5.11.3. Belanghebbende heeft gesteld dat het verschil tussen de vastgoedwaarde (van ongeveer € 65 miljoen) en de ondernemingswaarde (van ongeveer € 117 miljoen, het verschil derhalve ongeveer € 52 miljoen) voor een bedrag van ten minste € 40 miljoen goodwill betreft. De inspecteur heeft zich op het standpunt gesteld dat de aanwezigheid van een goodwill van een dergelijke omvang onaannemelijk is. Hij heeft hiertoe onder andere aangevoerd dat de onderneming van [B] voorafgaande aan de acquisitie verlieslatend was, dat sprake is van kortlopende huurcontracten, dat na de acquisitie de merknaam, de websites en de boekhoudsystemen van [B] niet langer zijn gebruikt en hij heeft daarom de goodwill geschat op € 1,5 miljoen. Het Hof volgt de inspecteur in zijn standpunt dat de aanwezigheid van goodwill van de door belanghebbende gestelde omvang onder deze omstandigheden niet aannemelijk is en vindt daarin steun voor het oordeel dat de door belanghebbende bepleite waarde van de onroerende zaken niet aannemelijk is.
5.12. Bij deze stand van het geding stelt het Hof de heffingsgrondslag in goede justitie vast op € 95.000.000. Het Hof houdt daarbij enerzijds rekening met de koopprijs (zie punt 4 van de uitspraak van de rechtbank), waarbij het in aanmerking neemt dat hetgeen gekocht werd meer omvatte dan enkel de onroerende zaken, en anderzijds de door partijen ingebrachte argumenten en stukken, waaronder begrepen de geconsolideerde jaarrekening van Holding B.V. (zie 3.4).

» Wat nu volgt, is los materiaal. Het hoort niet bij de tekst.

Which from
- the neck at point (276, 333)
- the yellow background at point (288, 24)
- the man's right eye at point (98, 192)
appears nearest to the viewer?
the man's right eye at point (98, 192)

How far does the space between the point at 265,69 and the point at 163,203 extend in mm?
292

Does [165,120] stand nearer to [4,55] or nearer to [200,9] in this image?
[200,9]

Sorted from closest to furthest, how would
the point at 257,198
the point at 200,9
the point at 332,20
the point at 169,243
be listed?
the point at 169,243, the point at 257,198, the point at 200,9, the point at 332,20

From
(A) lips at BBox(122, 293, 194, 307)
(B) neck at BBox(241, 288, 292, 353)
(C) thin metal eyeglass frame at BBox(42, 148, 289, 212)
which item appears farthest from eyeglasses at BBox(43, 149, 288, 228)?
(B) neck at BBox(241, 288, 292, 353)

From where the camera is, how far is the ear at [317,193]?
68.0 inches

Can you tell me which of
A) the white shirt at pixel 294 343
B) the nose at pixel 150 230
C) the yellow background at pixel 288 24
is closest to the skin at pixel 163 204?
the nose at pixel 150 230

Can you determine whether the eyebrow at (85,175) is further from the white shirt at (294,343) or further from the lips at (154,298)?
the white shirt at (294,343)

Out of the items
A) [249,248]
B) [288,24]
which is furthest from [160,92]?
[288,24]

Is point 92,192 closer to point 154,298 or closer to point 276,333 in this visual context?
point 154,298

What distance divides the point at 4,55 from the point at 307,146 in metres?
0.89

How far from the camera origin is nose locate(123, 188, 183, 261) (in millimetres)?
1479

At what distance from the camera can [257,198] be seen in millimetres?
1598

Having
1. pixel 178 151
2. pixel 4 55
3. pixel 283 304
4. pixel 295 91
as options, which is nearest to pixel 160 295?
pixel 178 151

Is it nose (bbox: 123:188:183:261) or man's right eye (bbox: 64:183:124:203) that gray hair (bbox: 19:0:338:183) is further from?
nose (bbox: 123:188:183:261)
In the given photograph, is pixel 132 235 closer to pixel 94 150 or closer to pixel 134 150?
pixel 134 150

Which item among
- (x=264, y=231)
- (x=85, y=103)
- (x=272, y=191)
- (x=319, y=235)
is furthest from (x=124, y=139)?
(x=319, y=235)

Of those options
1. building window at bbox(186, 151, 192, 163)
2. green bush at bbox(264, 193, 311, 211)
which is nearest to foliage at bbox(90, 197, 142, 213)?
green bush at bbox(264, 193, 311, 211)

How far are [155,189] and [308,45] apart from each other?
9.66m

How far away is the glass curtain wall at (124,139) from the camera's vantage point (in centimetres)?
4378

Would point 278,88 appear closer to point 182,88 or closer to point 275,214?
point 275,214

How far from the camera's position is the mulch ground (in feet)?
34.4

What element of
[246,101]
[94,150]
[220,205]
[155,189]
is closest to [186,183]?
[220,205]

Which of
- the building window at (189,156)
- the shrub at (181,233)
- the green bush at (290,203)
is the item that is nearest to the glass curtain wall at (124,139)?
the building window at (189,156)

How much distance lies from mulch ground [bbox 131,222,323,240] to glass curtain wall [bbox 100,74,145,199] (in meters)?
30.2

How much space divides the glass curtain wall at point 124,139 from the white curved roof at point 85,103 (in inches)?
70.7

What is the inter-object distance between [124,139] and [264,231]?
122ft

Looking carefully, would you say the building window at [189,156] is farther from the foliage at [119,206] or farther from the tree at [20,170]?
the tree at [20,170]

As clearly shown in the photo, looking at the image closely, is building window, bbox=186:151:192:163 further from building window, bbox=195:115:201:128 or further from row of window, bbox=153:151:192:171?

5.13. Uitgaande van deze waarde van € 95.000.000 is eveneens voldaan aan de bezitseis van artikel 4, lid 1, aanhef en onderdeel a, van de WBR (zie 5.3; de eis dat de bezittingen van de rechtspersoon grotendeels bestaan uit onroerende zaken en voor tenminste 30% uit in Nederland gelegen onroerende zaken).
Slotsom
5.14. Het door belanghebbende ingestelde hoger beroep is ongegrond; het incidenteel hoger beroep van de inspecteur is gegrond. Het Hof heeft geoordeeld dat de heffingsgrondslag dient te worden vastgesteld op € 95.000.000. In zoverre dient de uitspraak van de rechtbank te worden vernietigd en de naheffingsaanslag te worden verlaagd tot een naar die heffingsgrondslag berekend bedrag.
6. Kosten
Het Hof vindt geen aanleiding voor een veroordeling in de kosten in verband met de behandeling van het (incidenteel) hoger beroep op de voet van artikel 8:75 Awb in verbinding met artikel 8:108 van die wet.
7. Beslissing
Het Hof
- vernietigt de uitspraak van de rechtbank, doch enkel voor zover het betreft de vermindering van de naheffingsaanslag; en
- vermindert de naheffingsaanslag tot een berekend naar een heffingsgrondslag van € 95.000.000.
De uitspraak is gedaan door mrs. J-P.R. van den Berg, voorzitter, H.E. Kostense en R.C.H.M. Lips, leden van de belastingkamer, in tegenwoordigheid van mr. M.H. Hogendoorn als griffier. De beslissing is op 12 april 2022 in het openbaar uitgesproken.